Assureur au procès pénal

Par - Publié le

Les faits

Une victime d'un accident est mortellement blessée. Ses proches se sont constitués parties civiles pour obtenir réparation du préjudice découlant du décès.

La décision

Le tribunal correctionnel déclare le prévenu coupable des infractions poursuivies et le condamne solidairement avec son assureur à indemniser les parties civiles. Ce dernier non partie en première instance relève appel du jugement, puis fait acte d'intervention volontaire devant les juges du second degré. Il conclut à l'annulation du jugement prononcé contre lui sans qu'il eût été appelé à la procédure. Il demande à la cour d'appel de lui décerner acte de ses offres indemnitaires et de les déclarer satisfactoires. L'arrêt d'appel a rejeté l'exception de nullité du jugement soulevée par le prévenu et son assureur et confirmé le jugement entrepris en ce qu'il l'a condamné solidairement avec son assureur à indemniser les parties civiles du fait du décès de la victime.
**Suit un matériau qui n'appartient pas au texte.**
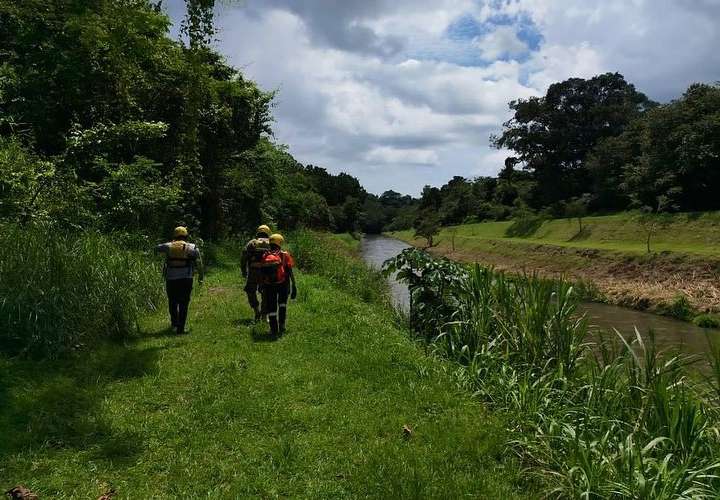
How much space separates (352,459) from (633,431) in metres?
2.93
La convention d'indemnisation directe des assurés, à l'origine de l'actuelle législation régissant les accidents de la circulation, avait pour but de simplifier les rapports des assurés avec leurs organismes. Dans la pratique, chacune des parties n'a, comme interlocuteur, que sa propre compagnie. Sauf fraude de son mandant, la compagnie est tenue à raison même du contrat de couverture des risques, des décisions rendues à l'encontre du prévenu. Rejet du pourvoi de l'assureur. La Cour de cassation relève que ce dernier s'est contradictoirement expliqué sur cette indemnisation après être intervenu en cause d'appel en vertu de l'article 388-1 du Code de procédure pénale. Il ne saurait faire grief à la cour d'appel d'avoir statué au fond sans annuler le jugement dès lors que l'article 520 du même Code lui imposait de statuer au fond après évocation.

Cour : Cass., ch. criminelle
Date : 6 novembre 2001
Réf : n°T 01-80.451 F-P+F
Cas : Szymkowiak et AGF

Notre commentaire

L'assureur a une position particulière dans le cadre du procès pénal. Il peut se trouver attrait devant la cour d'appel sans avoir été mis en cause devant le tribunal correctionnel et avoir bénéficié du premier degré de juridiction. Dans cette espèce, la compagnie tente de rétablir la situation en soutenant que la décision sur les intérêts civils lui est inopposable, faute d'avoir été mis en cause dans les formes et d'avoir été informé de l'existence de la procédure intentée à l'encontre de l'assuré. Les juges auraient dû annuler les chefs du dispositif  du jugement ayant statué sur l'action civile. Mais il s'est expliqué sur les conditions de réparation du préjudice et la convention d'indemnisation directe des assurés l'oblige à indemniser la victime. Ces éléments valident la décision d'appel à l'égard de la compagnie.